Wie sieht ein Lockdown auf Lesbos aus?
In Griechenland muss man ein SMS schicken, wenn man das Haus verlassen möchte. Dafür gibt es sechs Gründe, die man angeben kann, wie zum Beispiel Nahrungsmittel einzukaufen oder jemandem zu helfen, der nicht selbst raus kann.
Wie häufig werden Sie kontrolliert?
Ich selbst bin einmal beim Joggen kontrolliert worden. Die Polizei kontrolliert ständig. Traurig ist, dass es viel «Racial Profiling» gibt. Geflüchtete werden anhand von ihrem Aussehen viel häufiger angehalten und kontrolliert.
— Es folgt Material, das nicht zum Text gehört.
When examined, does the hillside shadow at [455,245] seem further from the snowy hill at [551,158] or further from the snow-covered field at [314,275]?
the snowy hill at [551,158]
Auch Mitarbeitende von Hilfswerken werden oft kontrolliert. Eine Kollegin von mir hatte keine griechische SIM-Karte und konnte kein SMS schreiben. Offiziell erlaubt ist, dass man seine Angaben auch auf ein Blatt Papier schreiben kann. Das wollte die Polizei aber nicht akzeptieren und gab ihr eine Busse von 300 Euro. Dagegen kann man nichts machen.
Es sind zwei Welten auf einer Insel.
Seit drei Jahren sind Sie immer wieder auf Lesbos als Helferin. Jetzt sind sie erstmals länger am Stück hier. Kennen Sie die andere Seite der Insel?
Ich hatte bis jetzt keine Zeit, das Gebiet um das Flüchtlingslager zu verlassen. Wenn man aber länger hier ist, braucht man ab und zu eine Pause. Vor kurzem bin ich auf die andere Seite der Insel gefahren. Es war wunderschön. Dort bekommt man nicht mit, was hier passiert. Es sind zwei Welten auf einer Insel.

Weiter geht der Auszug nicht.